I'm surprised that your function() has the arguments x and y but they are never used. Does this do what you want?

catena |>
  mutate(log_posterior = pmap_dbl(list(x = gamma, y = delta, z = x_0), function(x, y, z ) {
    expanded_data |>
      mutate(log_post = (z + 1) * (x * data + y) - (denominatore + 1) * log(1 + exp(x * data + y))) |>
      summarise(log_post = sum(log_post)) |>
      pull(log_post)
    
  }))
1 Like

Sorry, there was a clear error in the code i posted.

While trying to understand the problem i changed the name of the arguments forgetting to change the name inside the function too.

but before the arguments of the function where named simply gamma and delta and the problem occured anyway.
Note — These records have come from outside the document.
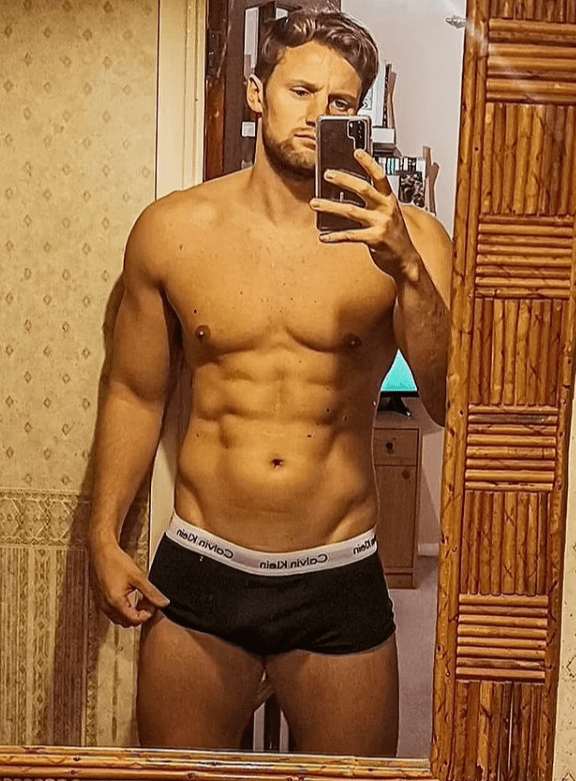 a shirtless man taking a selfie in front of a mirror wearing calvin klein underwear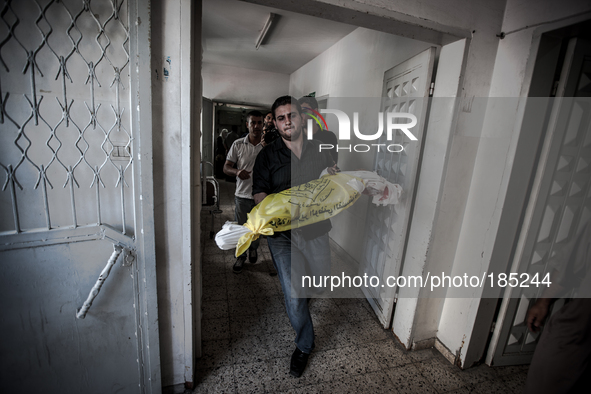 A man carries the dead bodies of a child that died during Israeli tank shells in the morning hours out of the Central Morgue of Gaza City on...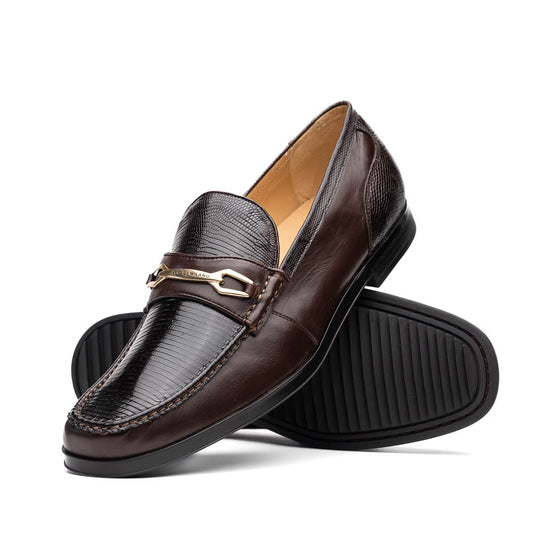 The Marco Di Milano Ravello Brown loafers, crafted from genuine lizard with a metal buckle, are showcased with one shoe upright and the other on its side to highlight the elegant hand-painted finish.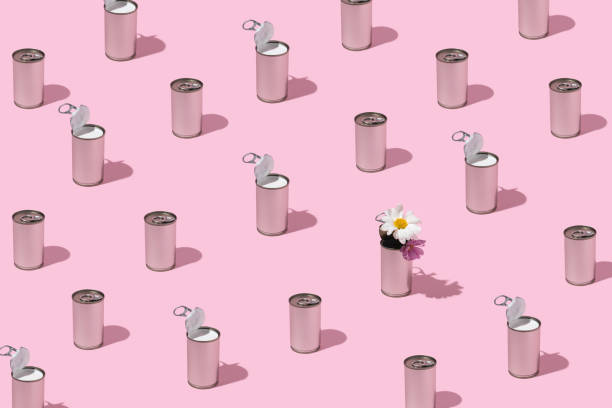 Silver cans pattern. Cans with flowers and coconut milk on pastel pink background. Retro scene.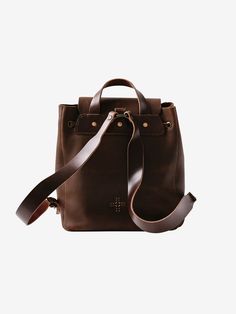 a brown leather handbag with straps on the front and side, sitting against a white background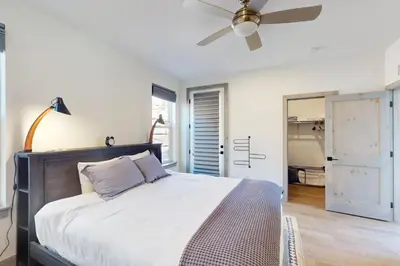 a bedroom with a bed with a ceiling fan at Rendezvous Retreat in Fraser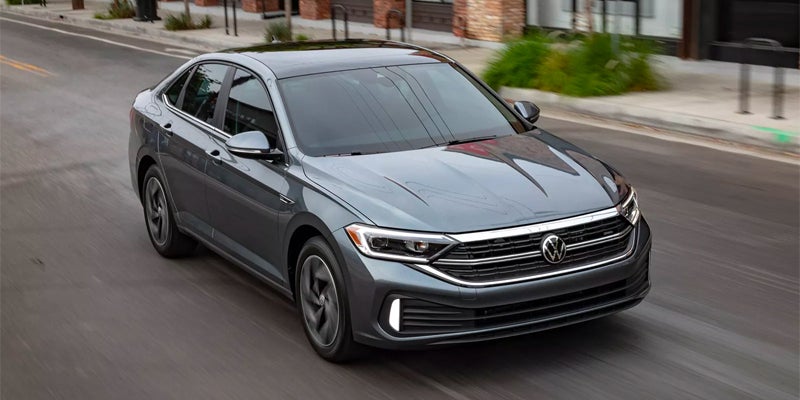 An image of a platinum gray metallic 2024 Volkswagen Jetta driving down the street.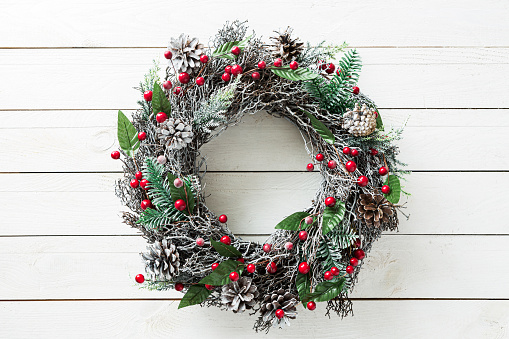 Christmas wreath on white wooden background. Winter holiday - traditional, rustic home decoration. Layout with free copy (text) space.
Indeed even with I have the same problem

catena |>
  mutate(log_posterior = map2_dbl(gamma, delta, function(gamma, delta) {
    expanded_data |>
      mutate(log_post = (x_0 + 1) * (gamma * data + delta) - (denominatore + 1) * log(1 + exp(gamma * data + delta))) |>
      summarise(log_post = sum(log_post)) |>
      pull(log_post)
    
  }))
#> Error in `mutate()`:
#> ℹ In argument: `log_posterior = map2_dbl(...)`.
#> Caused by error in `map2_dbl()`:
#> ℹ In index: 1.
#> Caused by error in `mutate()`:
#> ℹ In argument: `log_post = -...`.
#> Caused by error:
#> ! `log_post` must be size 7 or 1, not 10.

Anyway you spotted the true problem of my code, i didn't pass the x_0 variable to the function. I was so convinced that x_0 was part of the expanded_data tibble and that there was no need to pass it. I feel silly now. Thank you very much.

1 Like

This topic was automatically closed 7 days after the last reply. New replies are no longer allowed.

If you have a query related to it or one of the replies, start a new topic and refer back with a link.